Pallavi P Patwari1, Michael S Carroll, Casey M Rand, Rajesh Kumar, Ronald Harper, Debra E Weese-Mayer.   

Abstract

The paired-like homeobox 2B gene (PHOX2B) is the disease-defining gene for congenital central hypoventilation syndrome (CCHS). Individuals with CCHS typically present in the newborn period with alveolar hypoventilation during sleep and often during wakefulness, altered respiratory control including reduced or absent ventilatory responses to hypercarbia and hypoxemia, and autonomic nervous system (ANS) dysregulation; however, a subset of individuals present well into adulthood.

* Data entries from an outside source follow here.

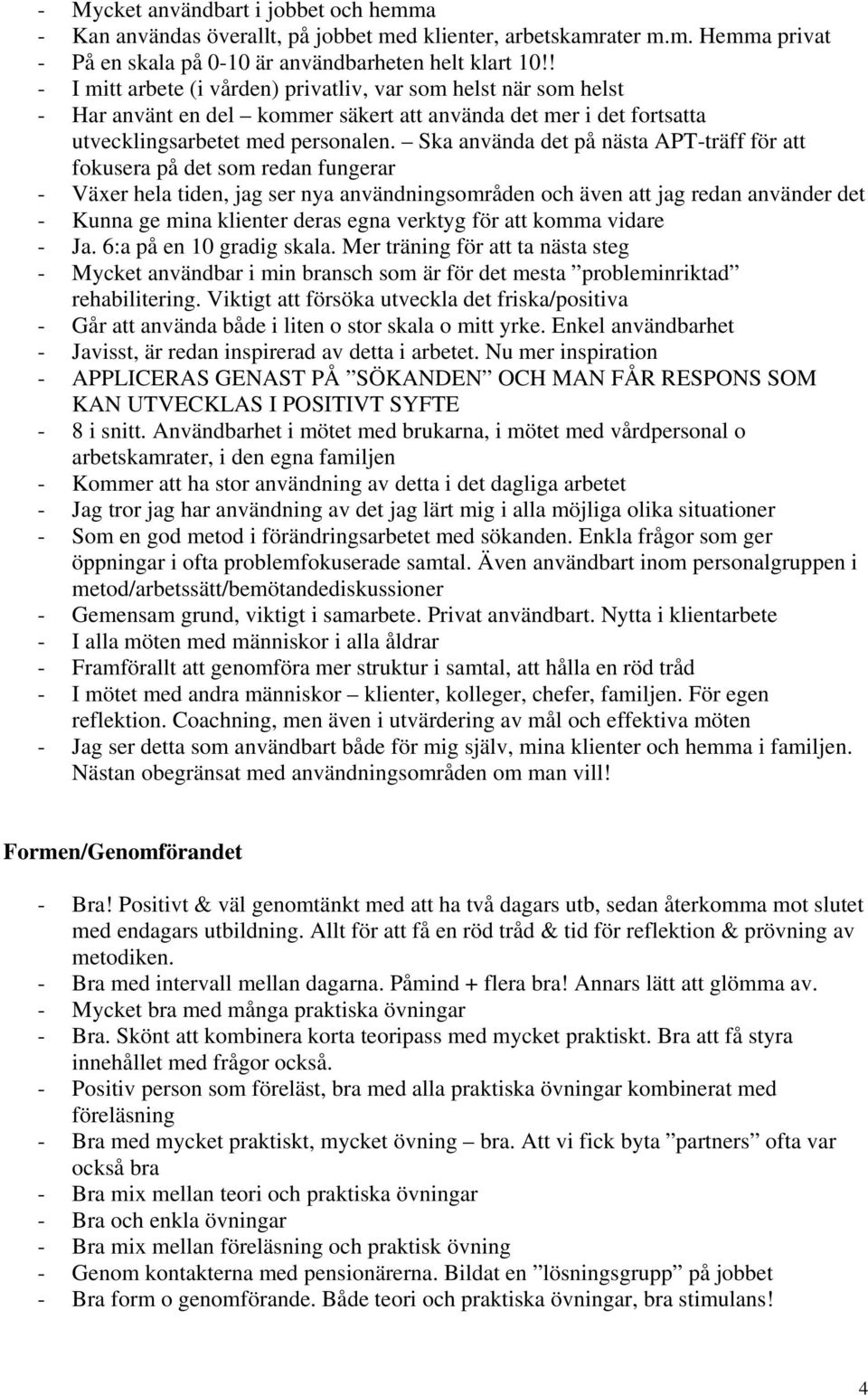 - Mycket användbart i jobbet och hemma
- Kan användas överallt, på jobbet med klienter, arbetskamrater m.m. Hemma privat
- På en skala på 0-10 är användbarheten helt klart 10!!
- I mitt arbete (i vården) privatliv, var som helst när som helst
- Har använt en del – kommer säkert att använda det mer i det fortsatta utvecklingsarbetet med personalen. – Ska använda det på nästa APT-träff för att fokusera på det som redan fungerar
- Växer hela tiden, jag ser nya användningsområden och även att jag redan använder det
- Kunna ge mina klienter deras egna verktyg för att komma vidare
- Ja. 6:a på en 10 gradig skala. Mer träning för att ta nästa steg
- Mycket användbar i min bransch som är för det mesta ”probleminriktad” rehabilitering. Viktigt att försöka utveckla det friska/positiva
- Går att använda både i liten o stor skala o mitt yrke. Enkel användbarhet
- Javisst, är redan inspirerad av detta i arbetet. Nu mer inspiration
- APPLICERAS GENAST PÅ ”SÖKANDEN” OCH MAN FÅR RESPONS SOM KAN UTVECKLAS I POSITIVT SYFTE
- 8 i snitt. Användbarhet i mötet med brukarna, i mötet med vårdpersonal o arbetskamrater, i den egna familjen
- Kommer att ha stor användning av detta i det dagliga arbetet
- Jag tror jag har användning av det jag lärt mig i alla möjliga olika situationer
- Som en god metod i förändringsarbetet med sökanden. Enkla frågor som ger öppningar i ofta problemfokuserade samtal. Även användbart inom personalgruppen i metod/arbetssätt/bemötandediskussioner
- Gemensam grund, viktigt i samarbete. Privat användbart. Nytta i klientarbete
- I alla möten med människor i alla åldrar
- Framförallt att genomföra mer struktur i samtal, att hålla en röd tråd
- I mötet med andra människor – klienter, kolleger, chefer, familjen. För egen reflektion. Coachning, men även i utvärdering av mål och effektiva möten
- Jag ser detta som användbart både för mig själv, mina klienter och hemma i familjen. Nästan obegränsat med användningsområden om man vill!

Formen/Genomförandet

- Bra! Positivt & väl genomtänkt med att ha två dagars utb, sedan återkomma mot slutet med endagars utbildning. Allt för att få en röd tråd & tid för reflektion & prövning av metodiken.
- Bra med intervall mellan dagarna. Påmind + flera bra! Annars lätt att glömma av.
- Mycket bra med många praktiska övningar
- Bra. Skönt att kombinera korta teoripass med mycket praktiskt. Bra att få styra innehållet med frågor också.
- Positiv person som föreläst, bra med alla praktiska övningar kombinerat med föreläsning
- Bra med mycket praktiskt, mycket övning – bra. Att vi fick byta ”partners” ofta var också bra
- Bra mix mellan teori och praktiska övningar
- Bra och enkla övningar
- Bra mix mellan föreläsning och praktisk övning
- Genom kontakterna med pensionärerna. Bildat en ”lösningsgrupp” på jobbet
- Bra form o genomförande. Både teori och praktiska övningar, bra stimulans!

4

Thermoregulation is altered and perception of shortness of breath is absent, but voluntary breathing is retained. Structural and functional magnetic resonance imaging (MRI) and limited post-mortem studies in subjects with CCHS reveal abnormalities in both forebrain and brainstem. MRI changes appear in the hypothalamus (responsible for thermal drive to breathing), posterior thalamus and midbrain (mediating O(2) and oscillatory motor patterns), caudal raphé and locus coeruleus (regulating serotonergic and noradrenergic systems), the lateral medulla, parabrachial pons, and cerebellum (coordinating chemoreceptor and somatic afferent activity with breathing), and insular and cingulate cortices (mediating shortness of breath perception). Structural and functional alterations in these sites may result from PHOX2B mutations or be secondary to hypoxia/perfusion alterations from suboptimal management/compliance. The study of CCHS, with collaboration between physician-scientists and basic scientists, offers a rare opportunity to investigate control of breathing within the complex physiological network of the ANS.
Copyright © 2010 Elsevier B.V. All rights reserved.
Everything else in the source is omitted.